### WHAT YOU NEED TO DO
Using the glaucoma article below, explain why it remains unclear whether the participants' depression symptoms came before or after their glaucoma.

A new study of patients with glaucoma in Russia reported a strong association between the level of retinal ganglion cell loss and the severity of depression symptoms. Loss of ganglion cells that happens as the result of glaucoma compromises the perception of light and thus results in deterioration of eyesight quality. The study was published in the Journal of Affective Disorders.
Glaucoma is a group of eye conditions that harm the optic nerve, which sends visual information from the eye to the brain. Increased pressure within the eye, known as intraocular pressure, is often associated with this damage. If left untreated, glaucoma can lead to vision loss and, in severe cases, permanent blindness.
The retinal ganglion cells are a crucial part of the optic nerve. They are neurons located in the innermost layer of the retina and receive visual input, converting it into nerve impulses that are transmitted to the brain through the optic disc. In glaucoma, the increased pressure within the eye can cause mechanical stress on these cells, leading to their degeneration and loss.
Being able to see daylight is important for sleep and mood. Studies have found that people with glaucoma are more likely to experience mood changes and cognitive difficulties. A study in Mexico from 2021 reported that individuals with glaucoma have 10 times higher rates of depression symptoms compared to the general population.
Study author Denis Gubin and his colleagues wanted to examine whether this increased risk of depression in individuals suffering from glaucoma can be attributed to the loss of retinal ganglion cells. They used a non-invasive imaging technique called optical coherence tomography to capture detailed images of the retina. They also used a diagnostic test called pattern electroretinogram to assess the electrical responses of the retina i.e., the activity of retinal ganglion cells, to visual stimuli, particularly patterned stimuli such as checkerboard patterns.
The study included 115 patients diagnosed with glaucoma. They were required to have good visual acuity either with or without correction, a transparent eye lens and no pathology of the macular region of the retina.
The participants underwent assessments for depression symptoms, preferred sleep patterns, and eye health. The researchers evaluated the damage to retinal ganglion cells, the functionality of these cells, eye pressure, and other factors. They also analyzed saliva samples and genetic information.
The results showed that the more damage there was to retinal ganglion cells and the more advanced the glaucoma, the more severe the symptoms of depression. Participants with more severe depression symptoms had greater damage to retinal ganglion cells and lower functionality of these cells. Depression symptoms were also associated with sleep patterns, sleep duration, and age, regardless of gender.
The analysis of saliva samples and genetic information did not show a direct association between depression symptom severity and melatonin levels or genetic variations. However, patients with a specific genetic variant and advanced glaucoma tended to have more severe depression symptoms.
The researchers concluded that the progressive loss of retinal ganglion cells is linked to depression scores, especially when the overall loss exceeds 15%. The study suggests that the loss of these cells in advanced glaucoma may affect non-visual processes related to light sensitivity and lead to mood disturbances.
While the study provides insights into the connection between eye health and depression, it has some limitations. The study design does not allow us to determine cause-and-effect relationships. Additionally, the researchers did not consider the participants’ history of mood disorders, so it remains unclear whether depression symptoms developed as glaucoma progressed or were present before the disease started.
The study, “Depression scores are associated with retinal ganglion cells loss”, was authored by Denis Gubin, Vladimir Neroev, Tatyana Malishevskaya, Sergey Kolomeichuk, Germaine Cornelissen, Natalia Yuzhakova, Anastasia Vlasova, and Dietmar Weinert.

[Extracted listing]
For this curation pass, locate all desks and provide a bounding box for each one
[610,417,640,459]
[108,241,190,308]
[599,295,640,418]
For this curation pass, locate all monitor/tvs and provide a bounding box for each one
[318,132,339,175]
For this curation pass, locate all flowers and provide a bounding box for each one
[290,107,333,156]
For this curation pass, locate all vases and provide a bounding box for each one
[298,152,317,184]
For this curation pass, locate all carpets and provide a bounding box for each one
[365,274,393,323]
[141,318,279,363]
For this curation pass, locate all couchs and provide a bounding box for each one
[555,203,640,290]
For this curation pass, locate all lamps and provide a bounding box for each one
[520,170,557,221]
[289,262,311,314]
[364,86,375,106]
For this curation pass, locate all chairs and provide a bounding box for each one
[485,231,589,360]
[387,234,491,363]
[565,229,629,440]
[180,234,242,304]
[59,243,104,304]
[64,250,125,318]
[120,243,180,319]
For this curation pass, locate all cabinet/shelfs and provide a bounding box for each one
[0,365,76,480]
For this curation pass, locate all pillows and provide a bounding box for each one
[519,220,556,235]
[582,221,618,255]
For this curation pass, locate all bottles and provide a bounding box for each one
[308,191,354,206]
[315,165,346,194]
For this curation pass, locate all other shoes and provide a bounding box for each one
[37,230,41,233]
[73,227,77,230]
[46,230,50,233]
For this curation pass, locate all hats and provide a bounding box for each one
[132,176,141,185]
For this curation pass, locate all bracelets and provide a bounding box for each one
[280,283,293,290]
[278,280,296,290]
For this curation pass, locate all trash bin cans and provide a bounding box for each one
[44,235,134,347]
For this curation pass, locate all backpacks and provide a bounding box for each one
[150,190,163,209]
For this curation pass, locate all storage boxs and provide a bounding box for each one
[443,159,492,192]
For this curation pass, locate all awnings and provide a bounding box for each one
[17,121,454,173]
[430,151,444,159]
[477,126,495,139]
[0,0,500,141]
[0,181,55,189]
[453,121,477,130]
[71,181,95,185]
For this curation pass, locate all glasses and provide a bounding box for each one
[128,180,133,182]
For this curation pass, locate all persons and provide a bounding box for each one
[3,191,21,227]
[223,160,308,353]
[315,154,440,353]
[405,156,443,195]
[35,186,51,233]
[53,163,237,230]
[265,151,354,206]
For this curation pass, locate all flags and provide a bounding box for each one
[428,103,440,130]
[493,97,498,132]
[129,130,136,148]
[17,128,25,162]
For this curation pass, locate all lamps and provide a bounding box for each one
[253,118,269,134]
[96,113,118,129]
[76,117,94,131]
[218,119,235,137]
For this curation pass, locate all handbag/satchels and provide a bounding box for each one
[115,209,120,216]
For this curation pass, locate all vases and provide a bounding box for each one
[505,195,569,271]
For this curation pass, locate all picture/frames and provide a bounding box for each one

### SOLUTION FOR THIS EXERCISE
The researchers did not consider the participants' history of mood disorders. Without that information, the study cannot show whether depression symptoms developed as glaucoma progressed or were already present before the disease started.